(TÂCHE DEMANDÉE): D'après le texte sur la pêche au thon rouge, quel poids minimum un thon doit-il atteindre pour pouvoir être capturé ?

(TEXTE DE LA PAGE):
__________________________________________________

Il s'appelle Vincenzo Consiglio. Longtemps il a été spotter, c'est-à-dire un observateur monté à bord d'un avion pour repérer les bancs de thons rouges, ce qui est formellement interdit aujourd'hui. "J'ai même été le commandant d'un thonier-senneur de 1973 à 1993", écrit-il dans une longue lettre envoyée à la Cicta (Commission internationale pour la conservation des thonidés de l'Atlantique).
Du thon rouge, il en a donc envoyé des milliers finir dans l'estomac des Japonais. Mais le grand massacre qu'il a découvert ces deux dernières années depuis son coucou l'a tellement écoeuré qu'il a décidé de vider son sac. Dans son courrier, il dénonce maints actes illégaux qu'il a surpris, et pour être sûr qu'il ne soit pas rangé au fond d'un tiroir, il l'a transmis à Greenpeace et au WWF.
Le Point.fr s'est procuré une copie électronique de cette lettre. Vincenzo explique avoir assisté au printemps dernier à des transferts suspects de plusieurs centaines de tonnes de poissons entre des thoniers italiens et des fermes d'engraissement maltaises. Suspectant l'absence de déclaration de ces captures, il demande à la Cicta de mener une enquête. Il insiste en précisant que beaucoup des thons qu'il a vus n'affichaient pas 30 kilos, le poids minimum requis pour être capturé.
26 avions italiens, espagnols et français illégaux
Par ailleurs, Vincenzo affirme que 70 tonnes des thons rouges morts accidentellement lors des opérations de pêche ont été écoulées illégalement sur les marchés de Naples et de Sicile, sans donc être décomptés des quotas autorisés. Il rappelle que, chaque année, les pêcheurs opérant dans les eaux libyennes oublient de déclarer des milliers de tonnes de thons morts dans des conditions accidentelles. Et de citer le cas en 2009 du thonier le Tenace Secondo, qui entreprit de capturer 500 tonnes de thon lors d'une tempête.
Bilan : le bateau faillit couler et tous les thons périrent. L'année précédente, c'est un thonier français, cette fois-ci, qui ne parvint pas à transférer ses thons dans la cage, ce qui se traduisit par plusieurs centaines de tonnes de poissons morts. "Voulez-vous savoir où se trouvent tous ces poissons morts ? Sur le fond des océans ! Sur les documents de capture, il n'y a jamais plus de dix ou vingt poissons morts d'inscrits, car en Libye... il n'y a pas de marché pour eux, et les autorités libyennes n'autorisent pas les thoniers à quitter leurs eaux avant la fin complète de la campagne de pêche." Quant aux inspecteurs de la Cicta montés à bord, s'ils n'ont rien vu, c'est qu'un "paquet de cigarettes suffit à les acheter".

__________________________________________________

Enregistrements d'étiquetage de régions

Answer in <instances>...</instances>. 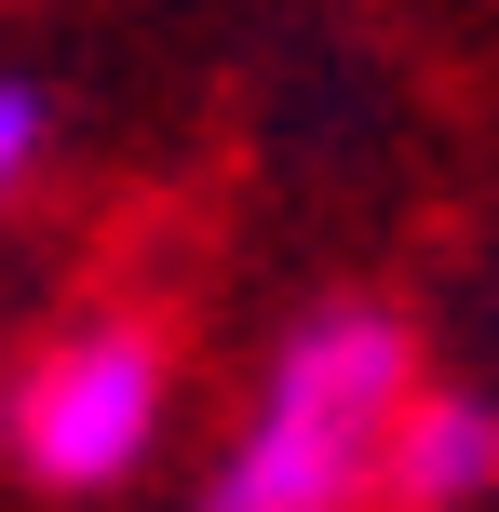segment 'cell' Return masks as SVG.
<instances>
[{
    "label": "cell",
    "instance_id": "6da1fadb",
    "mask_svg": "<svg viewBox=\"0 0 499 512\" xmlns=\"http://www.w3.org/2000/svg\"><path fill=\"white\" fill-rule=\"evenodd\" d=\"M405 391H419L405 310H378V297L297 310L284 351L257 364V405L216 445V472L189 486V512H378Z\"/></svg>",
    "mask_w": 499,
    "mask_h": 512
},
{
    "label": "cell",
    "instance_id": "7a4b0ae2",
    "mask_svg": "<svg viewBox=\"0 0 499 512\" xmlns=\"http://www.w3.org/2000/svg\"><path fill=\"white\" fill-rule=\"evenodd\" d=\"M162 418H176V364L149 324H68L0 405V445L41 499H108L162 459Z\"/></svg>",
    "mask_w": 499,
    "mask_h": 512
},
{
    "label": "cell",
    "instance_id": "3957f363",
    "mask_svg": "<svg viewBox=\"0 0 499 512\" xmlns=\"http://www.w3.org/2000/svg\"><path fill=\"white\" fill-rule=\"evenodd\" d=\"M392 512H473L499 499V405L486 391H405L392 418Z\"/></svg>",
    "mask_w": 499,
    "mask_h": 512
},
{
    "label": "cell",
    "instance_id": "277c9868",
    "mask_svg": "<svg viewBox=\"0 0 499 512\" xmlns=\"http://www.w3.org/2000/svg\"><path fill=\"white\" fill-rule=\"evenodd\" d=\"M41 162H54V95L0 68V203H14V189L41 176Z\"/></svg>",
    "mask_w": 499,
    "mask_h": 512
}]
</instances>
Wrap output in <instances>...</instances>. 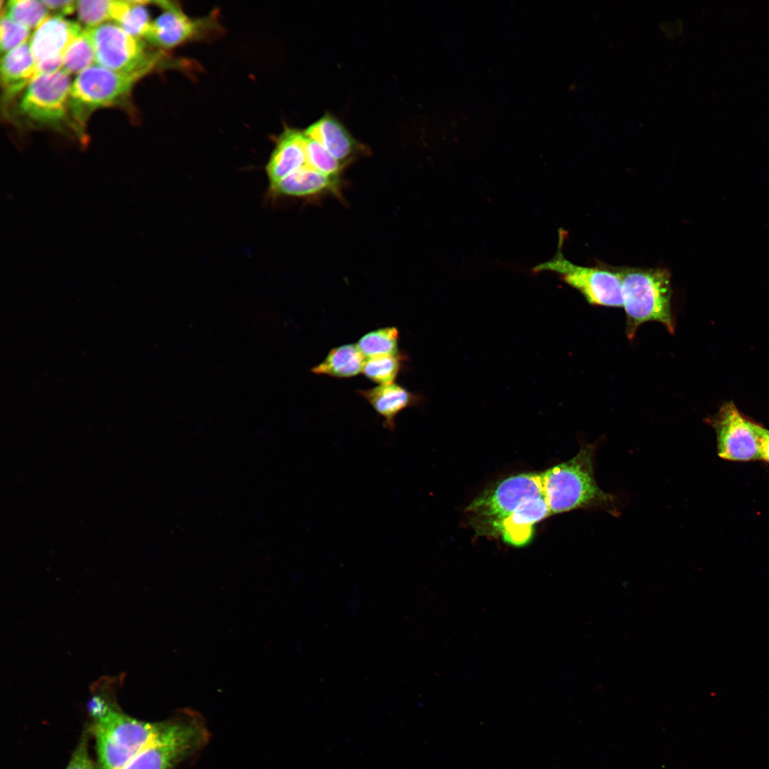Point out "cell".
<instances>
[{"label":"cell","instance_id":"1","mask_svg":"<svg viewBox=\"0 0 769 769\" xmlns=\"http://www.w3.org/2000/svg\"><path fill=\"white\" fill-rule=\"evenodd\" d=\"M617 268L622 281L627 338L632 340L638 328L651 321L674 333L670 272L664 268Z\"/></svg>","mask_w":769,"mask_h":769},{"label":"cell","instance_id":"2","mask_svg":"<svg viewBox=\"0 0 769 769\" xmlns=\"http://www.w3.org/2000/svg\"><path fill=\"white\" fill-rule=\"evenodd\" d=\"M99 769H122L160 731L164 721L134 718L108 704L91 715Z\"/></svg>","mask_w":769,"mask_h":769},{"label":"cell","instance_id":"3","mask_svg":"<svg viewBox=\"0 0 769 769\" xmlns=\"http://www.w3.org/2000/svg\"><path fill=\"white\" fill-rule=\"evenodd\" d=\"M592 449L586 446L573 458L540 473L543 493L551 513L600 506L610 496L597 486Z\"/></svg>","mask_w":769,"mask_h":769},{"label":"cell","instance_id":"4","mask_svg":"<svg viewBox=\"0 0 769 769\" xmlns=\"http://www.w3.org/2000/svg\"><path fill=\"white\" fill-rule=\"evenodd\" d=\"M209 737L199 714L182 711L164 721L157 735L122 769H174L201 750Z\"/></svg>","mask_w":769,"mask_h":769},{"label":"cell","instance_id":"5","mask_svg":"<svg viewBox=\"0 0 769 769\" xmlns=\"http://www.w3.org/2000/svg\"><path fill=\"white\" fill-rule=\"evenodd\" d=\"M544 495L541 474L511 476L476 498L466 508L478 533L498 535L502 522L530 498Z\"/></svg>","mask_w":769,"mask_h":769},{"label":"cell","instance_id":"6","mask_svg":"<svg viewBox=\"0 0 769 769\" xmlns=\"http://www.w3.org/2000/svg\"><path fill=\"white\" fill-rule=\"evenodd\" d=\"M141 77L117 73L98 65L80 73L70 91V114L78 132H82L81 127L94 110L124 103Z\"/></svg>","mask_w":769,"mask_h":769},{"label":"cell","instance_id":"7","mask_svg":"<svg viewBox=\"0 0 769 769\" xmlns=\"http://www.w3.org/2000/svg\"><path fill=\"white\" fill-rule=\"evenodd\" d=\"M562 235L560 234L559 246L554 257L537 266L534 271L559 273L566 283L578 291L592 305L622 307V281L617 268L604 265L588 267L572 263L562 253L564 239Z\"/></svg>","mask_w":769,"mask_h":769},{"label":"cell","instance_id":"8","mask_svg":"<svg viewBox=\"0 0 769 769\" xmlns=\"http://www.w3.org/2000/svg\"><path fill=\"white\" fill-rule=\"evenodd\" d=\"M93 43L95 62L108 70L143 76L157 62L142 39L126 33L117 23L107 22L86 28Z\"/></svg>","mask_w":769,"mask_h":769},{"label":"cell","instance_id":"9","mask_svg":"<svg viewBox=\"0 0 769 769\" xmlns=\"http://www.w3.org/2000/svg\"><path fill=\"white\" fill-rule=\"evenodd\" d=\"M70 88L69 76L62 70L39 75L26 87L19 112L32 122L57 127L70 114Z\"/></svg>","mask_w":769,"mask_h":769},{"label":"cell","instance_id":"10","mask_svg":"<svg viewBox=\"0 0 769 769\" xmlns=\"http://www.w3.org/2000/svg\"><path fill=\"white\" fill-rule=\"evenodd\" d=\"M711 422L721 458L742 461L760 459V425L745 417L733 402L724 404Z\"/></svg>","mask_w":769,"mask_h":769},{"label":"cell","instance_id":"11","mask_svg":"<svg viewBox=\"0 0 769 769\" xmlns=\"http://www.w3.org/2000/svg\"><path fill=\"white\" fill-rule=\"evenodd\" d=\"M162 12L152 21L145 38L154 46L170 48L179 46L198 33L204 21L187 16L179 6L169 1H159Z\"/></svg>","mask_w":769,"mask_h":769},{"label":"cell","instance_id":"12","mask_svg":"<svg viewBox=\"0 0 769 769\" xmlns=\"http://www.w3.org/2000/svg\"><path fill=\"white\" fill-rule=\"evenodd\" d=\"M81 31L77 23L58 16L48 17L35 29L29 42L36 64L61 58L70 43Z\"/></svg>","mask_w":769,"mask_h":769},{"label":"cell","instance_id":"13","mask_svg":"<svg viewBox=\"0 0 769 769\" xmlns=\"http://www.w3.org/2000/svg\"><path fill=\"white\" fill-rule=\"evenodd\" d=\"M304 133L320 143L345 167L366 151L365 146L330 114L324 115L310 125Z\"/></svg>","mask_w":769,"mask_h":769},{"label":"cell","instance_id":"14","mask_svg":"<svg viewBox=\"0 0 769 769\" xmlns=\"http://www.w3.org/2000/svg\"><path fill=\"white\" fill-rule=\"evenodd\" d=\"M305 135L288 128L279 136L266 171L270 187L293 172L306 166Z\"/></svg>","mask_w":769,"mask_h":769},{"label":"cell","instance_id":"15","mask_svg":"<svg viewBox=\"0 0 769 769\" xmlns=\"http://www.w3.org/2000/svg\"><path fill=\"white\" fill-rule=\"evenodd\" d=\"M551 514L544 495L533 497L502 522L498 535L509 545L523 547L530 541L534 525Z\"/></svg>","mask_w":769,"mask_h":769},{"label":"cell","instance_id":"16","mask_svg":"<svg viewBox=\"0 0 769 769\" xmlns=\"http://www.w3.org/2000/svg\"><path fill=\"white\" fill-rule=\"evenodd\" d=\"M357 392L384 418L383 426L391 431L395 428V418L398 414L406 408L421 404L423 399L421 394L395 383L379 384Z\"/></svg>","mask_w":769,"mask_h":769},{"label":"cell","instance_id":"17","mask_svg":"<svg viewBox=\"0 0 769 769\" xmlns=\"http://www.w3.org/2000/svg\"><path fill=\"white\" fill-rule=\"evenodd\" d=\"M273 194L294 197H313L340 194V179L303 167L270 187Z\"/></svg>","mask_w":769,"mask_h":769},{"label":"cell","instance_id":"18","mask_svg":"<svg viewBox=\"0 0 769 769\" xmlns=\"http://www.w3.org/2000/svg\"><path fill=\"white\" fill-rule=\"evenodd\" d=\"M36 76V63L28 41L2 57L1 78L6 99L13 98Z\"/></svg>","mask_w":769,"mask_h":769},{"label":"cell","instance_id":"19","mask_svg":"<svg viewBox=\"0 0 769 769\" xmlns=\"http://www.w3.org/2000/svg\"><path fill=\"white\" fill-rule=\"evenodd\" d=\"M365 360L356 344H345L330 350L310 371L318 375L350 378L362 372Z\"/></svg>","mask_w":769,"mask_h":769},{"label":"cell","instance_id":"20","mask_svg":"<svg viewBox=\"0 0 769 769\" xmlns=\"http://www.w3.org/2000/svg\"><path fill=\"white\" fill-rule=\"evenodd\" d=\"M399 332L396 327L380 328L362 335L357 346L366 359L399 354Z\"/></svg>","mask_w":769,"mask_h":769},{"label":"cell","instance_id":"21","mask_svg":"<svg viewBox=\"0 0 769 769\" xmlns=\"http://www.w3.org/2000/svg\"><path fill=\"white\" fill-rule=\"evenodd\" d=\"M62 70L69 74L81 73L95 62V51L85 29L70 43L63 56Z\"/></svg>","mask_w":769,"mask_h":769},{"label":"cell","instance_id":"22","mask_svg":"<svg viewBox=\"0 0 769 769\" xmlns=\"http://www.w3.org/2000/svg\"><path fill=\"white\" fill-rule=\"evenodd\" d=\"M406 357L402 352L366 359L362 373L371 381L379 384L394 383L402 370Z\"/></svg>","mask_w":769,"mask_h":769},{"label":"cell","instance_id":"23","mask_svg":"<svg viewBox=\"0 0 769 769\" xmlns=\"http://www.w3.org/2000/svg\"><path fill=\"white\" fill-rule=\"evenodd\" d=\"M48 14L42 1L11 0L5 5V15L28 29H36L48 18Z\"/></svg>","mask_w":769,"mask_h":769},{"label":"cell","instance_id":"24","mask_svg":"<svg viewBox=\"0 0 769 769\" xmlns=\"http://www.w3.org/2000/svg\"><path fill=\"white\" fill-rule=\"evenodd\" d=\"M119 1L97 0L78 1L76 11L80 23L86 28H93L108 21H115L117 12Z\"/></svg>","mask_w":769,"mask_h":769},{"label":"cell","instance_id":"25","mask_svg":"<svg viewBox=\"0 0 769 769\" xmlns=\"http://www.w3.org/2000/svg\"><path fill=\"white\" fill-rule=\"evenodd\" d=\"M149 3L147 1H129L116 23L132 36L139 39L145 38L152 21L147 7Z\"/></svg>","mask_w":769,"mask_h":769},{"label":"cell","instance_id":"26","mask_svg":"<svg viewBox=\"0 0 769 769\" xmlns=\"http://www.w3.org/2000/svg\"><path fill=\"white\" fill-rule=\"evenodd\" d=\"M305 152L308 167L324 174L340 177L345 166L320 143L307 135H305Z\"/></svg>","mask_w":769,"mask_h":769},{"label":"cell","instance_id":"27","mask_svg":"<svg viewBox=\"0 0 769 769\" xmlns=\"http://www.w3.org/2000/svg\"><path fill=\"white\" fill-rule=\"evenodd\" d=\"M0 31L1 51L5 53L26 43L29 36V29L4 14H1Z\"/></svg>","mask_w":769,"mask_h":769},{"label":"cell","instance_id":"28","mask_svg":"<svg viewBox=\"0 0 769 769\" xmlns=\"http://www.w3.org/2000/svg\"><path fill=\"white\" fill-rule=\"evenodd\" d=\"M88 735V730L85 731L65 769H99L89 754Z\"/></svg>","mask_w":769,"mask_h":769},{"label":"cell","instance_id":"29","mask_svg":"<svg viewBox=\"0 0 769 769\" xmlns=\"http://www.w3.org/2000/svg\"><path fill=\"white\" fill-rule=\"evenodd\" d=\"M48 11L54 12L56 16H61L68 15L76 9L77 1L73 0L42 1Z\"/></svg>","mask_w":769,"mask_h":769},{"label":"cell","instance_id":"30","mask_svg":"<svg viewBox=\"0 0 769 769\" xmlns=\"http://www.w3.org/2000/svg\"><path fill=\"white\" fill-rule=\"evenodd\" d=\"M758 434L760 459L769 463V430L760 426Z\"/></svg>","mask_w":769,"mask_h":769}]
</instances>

__________________________________________________

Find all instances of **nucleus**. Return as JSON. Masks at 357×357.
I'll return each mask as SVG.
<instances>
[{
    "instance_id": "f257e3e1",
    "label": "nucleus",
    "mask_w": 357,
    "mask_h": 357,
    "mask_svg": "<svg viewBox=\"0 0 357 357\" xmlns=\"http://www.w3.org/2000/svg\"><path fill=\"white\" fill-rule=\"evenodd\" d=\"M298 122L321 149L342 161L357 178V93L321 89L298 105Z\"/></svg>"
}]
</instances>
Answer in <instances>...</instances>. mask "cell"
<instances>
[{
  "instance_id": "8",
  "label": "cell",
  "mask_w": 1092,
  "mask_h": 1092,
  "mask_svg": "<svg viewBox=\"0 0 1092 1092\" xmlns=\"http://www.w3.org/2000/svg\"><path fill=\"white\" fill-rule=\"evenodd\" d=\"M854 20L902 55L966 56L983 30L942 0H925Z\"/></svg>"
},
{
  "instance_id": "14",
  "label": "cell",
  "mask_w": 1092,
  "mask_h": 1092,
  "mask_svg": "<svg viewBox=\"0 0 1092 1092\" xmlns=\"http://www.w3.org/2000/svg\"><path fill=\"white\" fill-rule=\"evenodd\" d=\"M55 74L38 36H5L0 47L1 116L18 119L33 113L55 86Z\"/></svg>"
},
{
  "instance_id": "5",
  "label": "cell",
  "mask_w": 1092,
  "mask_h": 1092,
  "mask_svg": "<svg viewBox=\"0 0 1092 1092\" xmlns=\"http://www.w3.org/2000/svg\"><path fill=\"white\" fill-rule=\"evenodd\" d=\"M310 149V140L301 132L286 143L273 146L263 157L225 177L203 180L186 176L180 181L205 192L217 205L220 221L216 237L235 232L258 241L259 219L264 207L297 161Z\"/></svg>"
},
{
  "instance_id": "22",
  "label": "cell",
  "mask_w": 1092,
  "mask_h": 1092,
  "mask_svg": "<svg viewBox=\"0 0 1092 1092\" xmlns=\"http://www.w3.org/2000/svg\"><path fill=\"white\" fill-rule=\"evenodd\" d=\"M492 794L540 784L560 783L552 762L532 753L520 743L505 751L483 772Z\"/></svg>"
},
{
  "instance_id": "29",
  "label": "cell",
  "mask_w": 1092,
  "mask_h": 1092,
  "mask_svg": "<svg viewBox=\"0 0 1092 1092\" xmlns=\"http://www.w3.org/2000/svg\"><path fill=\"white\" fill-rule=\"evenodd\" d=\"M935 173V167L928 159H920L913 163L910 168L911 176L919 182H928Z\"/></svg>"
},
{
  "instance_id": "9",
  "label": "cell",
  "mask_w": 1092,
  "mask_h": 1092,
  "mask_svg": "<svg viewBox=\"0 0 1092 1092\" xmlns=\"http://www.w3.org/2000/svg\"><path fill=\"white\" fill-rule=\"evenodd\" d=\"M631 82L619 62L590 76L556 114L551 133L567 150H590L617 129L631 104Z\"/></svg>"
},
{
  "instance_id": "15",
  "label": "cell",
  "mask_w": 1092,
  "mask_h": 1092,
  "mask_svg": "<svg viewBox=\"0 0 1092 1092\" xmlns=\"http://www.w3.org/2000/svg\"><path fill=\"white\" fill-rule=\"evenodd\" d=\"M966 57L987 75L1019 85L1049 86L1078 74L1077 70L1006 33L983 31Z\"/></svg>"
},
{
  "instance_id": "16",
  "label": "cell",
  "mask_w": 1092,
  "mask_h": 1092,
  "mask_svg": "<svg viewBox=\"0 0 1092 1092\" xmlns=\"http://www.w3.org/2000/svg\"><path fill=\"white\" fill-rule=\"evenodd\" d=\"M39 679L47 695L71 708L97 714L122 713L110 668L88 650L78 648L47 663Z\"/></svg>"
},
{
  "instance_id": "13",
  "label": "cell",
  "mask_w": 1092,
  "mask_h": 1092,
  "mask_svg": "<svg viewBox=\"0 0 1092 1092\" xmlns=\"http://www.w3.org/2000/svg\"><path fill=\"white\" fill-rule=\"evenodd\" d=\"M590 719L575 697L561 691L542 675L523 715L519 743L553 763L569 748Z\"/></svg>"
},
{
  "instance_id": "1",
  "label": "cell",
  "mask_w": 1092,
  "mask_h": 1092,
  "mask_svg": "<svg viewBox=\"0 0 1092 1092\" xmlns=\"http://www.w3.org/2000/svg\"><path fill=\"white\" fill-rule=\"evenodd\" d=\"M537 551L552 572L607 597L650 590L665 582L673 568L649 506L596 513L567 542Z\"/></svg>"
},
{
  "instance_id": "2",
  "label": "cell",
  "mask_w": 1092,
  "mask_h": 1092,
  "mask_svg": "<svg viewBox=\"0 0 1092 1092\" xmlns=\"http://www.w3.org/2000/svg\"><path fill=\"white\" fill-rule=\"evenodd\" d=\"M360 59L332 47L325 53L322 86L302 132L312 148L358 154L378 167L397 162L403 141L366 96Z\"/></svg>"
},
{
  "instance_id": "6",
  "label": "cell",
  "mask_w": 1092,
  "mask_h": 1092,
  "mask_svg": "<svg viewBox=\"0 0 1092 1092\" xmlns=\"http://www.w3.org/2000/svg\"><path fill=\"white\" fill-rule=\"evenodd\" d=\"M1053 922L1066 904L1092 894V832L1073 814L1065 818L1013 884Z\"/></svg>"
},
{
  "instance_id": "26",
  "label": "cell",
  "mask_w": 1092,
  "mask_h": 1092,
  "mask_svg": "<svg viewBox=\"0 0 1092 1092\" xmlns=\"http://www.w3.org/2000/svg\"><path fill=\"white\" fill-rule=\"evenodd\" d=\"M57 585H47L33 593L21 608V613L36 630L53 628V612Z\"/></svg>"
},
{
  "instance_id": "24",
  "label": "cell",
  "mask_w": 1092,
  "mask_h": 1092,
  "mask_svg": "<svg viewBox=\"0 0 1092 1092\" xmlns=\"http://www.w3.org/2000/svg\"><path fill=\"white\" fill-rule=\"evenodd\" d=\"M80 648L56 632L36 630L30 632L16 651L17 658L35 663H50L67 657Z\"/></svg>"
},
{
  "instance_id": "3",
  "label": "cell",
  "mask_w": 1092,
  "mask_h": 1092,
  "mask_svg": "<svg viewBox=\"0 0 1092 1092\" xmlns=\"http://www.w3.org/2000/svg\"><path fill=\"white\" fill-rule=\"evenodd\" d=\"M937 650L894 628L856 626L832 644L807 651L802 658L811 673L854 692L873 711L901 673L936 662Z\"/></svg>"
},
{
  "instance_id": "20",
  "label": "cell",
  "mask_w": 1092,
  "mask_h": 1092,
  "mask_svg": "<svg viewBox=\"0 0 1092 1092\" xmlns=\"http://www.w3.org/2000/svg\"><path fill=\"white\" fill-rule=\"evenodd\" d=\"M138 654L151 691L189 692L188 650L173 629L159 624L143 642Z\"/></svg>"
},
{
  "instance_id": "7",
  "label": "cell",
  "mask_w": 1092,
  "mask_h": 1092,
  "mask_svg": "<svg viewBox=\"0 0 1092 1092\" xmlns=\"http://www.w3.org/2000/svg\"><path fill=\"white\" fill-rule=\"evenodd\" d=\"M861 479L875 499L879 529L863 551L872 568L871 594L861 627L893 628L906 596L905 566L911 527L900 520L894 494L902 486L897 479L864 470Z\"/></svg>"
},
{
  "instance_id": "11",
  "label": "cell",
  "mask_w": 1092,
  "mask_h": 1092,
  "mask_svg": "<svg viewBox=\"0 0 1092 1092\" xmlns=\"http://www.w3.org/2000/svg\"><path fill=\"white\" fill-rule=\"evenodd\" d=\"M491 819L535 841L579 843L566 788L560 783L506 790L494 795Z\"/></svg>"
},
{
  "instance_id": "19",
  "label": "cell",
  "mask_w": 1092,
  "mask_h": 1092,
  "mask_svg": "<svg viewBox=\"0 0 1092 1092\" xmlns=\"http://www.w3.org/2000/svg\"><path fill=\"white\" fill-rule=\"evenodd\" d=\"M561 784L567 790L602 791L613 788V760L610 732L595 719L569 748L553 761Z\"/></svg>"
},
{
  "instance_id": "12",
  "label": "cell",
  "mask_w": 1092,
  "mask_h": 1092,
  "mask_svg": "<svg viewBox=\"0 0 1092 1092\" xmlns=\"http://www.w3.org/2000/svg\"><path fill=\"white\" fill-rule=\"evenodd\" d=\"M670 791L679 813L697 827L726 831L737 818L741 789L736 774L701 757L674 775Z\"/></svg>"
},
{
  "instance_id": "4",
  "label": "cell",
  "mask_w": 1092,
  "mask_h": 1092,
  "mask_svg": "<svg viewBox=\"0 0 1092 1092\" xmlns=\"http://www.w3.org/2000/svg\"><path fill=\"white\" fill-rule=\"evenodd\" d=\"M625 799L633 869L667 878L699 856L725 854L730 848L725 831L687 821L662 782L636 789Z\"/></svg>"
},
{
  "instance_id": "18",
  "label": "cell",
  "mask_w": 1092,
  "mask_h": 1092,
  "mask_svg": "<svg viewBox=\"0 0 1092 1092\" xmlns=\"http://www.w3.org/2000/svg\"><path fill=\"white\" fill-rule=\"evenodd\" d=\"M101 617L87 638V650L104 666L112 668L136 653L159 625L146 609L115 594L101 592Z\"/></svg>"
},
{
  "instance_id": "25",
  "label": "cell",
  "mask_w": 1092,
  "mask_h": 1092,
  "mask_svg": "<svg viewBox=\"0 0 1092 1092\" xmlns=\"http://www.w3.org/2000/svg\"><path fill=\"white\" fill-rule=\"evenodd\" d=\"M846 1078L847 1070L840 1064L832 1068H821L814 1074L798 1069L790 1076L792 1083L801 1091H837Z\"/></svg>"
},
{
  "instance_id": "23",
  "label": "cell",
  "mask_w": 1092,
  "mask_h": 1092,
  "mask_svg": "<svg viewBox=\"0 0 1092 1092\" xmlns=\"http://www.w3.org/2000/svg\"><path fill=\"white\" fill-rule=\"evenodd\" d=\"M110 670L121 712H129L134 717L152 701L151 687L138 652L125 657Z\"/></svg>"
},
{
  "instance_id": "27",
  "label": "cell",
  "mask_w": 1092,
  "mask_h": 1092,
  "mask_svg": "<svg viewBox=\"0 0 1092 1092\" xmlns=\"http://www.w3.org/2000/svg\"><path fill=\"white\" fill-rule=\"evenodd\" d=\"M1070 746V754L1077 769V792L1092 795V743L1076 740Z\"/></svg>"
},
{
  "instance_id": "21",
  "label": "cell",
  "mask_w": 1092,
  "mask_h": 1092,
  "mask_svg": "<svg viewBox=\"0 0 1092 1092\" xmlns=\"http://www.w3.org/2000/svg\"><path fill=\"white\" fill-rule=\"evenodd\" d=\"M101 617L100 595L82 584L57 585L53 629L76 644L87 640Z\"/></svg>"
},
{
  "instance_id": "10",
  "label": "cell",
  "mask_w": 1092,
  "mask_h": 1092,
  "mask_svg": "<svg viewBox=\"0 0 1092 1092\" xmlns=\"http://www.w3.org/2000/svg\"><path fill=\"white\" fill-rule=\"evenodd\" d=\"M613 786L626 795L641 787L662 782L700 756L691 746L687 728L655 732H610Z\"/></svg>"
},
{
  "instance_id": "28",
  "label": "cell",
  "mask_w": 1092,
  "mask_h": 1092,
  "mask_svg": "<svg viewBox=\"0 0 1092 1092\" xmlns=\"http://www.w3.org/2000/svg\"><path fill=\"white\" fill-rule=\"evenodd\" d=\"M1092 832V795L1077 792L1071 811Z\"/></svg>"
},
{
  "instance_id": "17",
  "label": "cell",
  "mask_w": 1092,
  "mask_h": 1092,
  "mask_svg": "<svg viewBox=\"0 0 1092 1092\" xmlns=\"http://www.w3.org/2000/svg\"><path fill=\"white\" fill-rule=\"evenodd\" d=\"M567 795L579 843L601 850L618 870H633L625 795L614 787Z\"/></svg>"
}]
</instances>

__________________________________________________

(RÉSULTAT): 30 kilos.